Balthasar Permoser

Balthasar Permoser (born in Kammer close to Traunstein the August 13rd 1651, died with Dresden the February 18th 1732) is one of principal the sculptors of his generation. Its style is with horse over the period Baroque and Rococo.

Permoser studied initially with Salzburg, in the workshop of Wolf Weißenkirchner the young person and with Vienna, where he learned art from the sculpture on Ivoire, before leaving in 1675 on a journey to Venice, in order to work for Giovanni Battista Foggini. It remained in the studio of this last fourteen years, making mature its style. Called Dresden in 1689 by Jean-Georges III has, it carried out two monumental sculptures of garden of Hercules. In 1697, on the way towards Italy once moreover, it remained nearly one year in its favorite places during which it carved the telamones western door of Hofstallung in Salzburg. In the years 1704-1710, he worked on the castle of Charlottenburg to Berlin.
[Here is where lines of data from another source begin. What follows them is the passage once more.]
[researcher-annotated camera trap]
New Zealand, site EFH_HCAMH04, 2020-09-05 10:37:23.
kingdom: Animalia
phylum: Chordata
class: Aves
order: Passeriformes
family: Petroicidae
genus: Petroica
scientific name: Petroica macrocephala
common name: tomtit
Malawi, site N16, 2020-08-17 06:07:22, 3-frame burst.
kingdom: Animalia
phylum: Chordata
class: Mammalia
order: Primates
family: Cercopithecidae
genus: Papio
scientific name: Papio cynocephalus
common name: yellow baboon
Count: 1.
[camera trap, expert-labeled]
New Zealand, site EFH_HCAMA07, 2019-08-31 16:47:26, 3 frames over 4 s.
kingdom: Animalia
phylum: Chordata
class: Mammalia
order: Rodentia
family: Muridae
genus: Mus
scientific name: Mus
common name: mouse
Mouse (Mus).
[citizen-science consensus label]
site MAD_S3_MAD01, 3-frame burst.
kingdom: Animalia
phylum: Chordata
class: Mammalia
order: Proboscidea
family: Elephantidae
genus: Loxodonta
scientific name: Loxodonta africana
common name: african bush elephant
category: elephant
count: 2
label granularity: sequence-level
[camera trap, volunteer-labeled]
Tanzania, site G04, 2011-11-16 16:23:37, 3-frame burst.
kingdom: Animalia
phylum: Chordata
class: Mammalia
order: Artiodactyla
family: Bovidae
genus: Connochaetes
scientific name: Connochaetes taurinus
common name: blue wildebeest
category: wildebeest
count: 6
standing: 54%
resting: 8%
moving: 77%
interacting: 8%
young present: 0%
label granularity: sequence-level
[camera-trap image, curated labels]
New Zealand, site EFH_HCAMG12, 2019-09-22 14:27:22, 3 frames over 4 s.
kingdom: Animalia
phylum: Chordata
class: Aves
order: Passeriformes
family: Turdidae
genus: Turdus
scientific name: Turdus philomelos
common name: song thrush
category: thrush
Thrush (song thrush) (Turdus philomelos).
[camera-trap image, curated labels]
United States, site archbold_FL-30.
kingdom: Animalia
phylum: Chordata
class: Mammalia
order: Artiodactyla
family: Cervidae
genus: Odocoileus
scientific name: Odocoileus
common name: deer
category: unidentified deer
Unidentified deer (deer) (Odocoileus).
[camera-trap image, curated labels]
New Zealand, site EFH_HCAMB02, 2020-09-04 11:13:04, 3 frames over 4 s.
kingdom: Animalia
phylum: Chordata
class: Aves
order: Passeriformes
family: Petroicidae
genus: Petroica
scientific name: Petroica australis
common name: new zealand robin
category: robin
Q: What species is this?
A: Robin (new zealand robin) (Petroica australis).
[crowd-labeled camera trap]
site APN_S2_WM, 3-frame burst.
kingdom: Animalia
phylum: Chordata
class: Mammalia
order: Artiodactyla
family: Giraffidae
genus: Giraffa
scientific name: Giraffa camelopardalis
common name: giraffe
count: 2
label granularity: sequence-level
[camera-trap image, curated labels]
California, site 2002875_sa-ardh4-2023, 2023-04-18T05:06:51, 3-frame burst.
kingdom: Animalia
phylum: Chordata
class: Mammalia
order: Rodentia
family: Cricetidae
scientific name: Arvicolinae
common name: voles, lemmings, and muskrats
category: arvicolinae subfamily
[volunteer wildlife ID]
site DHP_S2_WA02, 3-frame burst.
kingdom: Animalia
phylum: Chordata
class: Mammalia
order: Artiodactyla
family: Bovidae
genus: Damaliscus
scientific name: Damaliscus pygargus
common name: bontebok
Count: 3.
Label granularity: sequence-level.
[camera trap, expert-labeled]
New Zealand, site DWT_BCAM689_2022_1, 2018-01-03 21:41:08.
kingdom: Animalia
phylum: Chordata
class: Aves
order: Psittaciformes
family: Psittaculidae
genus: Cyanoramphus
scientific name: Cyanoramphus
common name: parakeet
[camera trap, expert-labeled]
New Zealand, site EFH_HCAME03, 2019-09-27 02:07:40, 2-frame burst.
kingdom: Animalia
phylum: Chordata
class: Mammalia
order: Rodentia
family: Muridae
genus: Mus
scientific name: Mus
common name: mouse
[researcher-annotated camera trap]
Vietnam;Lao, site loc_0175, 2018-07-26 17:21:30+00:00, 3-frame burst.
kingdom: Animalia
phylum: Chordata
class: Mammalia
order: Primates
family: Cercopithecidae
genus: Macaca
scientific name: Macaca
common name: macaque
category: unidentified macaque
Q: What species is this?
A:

He went back then to Dresden to work with the architect Matthäus Daniel Pöppelmann on the Palais Zwinger, built between 1710 and 1728 for Auguste II the fort where he carried out details of sculpture baroque; for the Wallpavillon , it carried out six of the twelve festive, bent telamones and grimaçants for which it is most known. For the Zwinger palate, it also carried out the sculptures of the fountain of the garden of the nymphs.

Its sculpture carried out only most famous is a marble statue of size larger than the model, called Apothéose of the Prince Eugene (1718-1721, muséee Österreichische Galerie View-point in Vienna) where the subject, represented with the attributes of Hercules and the secondary silhouettes of famous and a deposed Turk are dependant in a feat of ingenuity of complicated diagonals berniniennes did not satisfy the tastes traditional of the Prince Eugene. Its two silhouettes of wood polychromées of Holy Augustin and Saint Ambroise, made for the high-furnace bridge of the hofkirche of Dresden (1725) are in Stadtmuseum de Bautzen, while the pulpits which it carved for the vault of Auguste and which were relocated in Hofkirche, were started in 1738. It also carried out the sculpture of the tomb of Sophie of Saxony and Wilhelmine-Ernestine of Palatinat in the Cathédrale of Freiberg.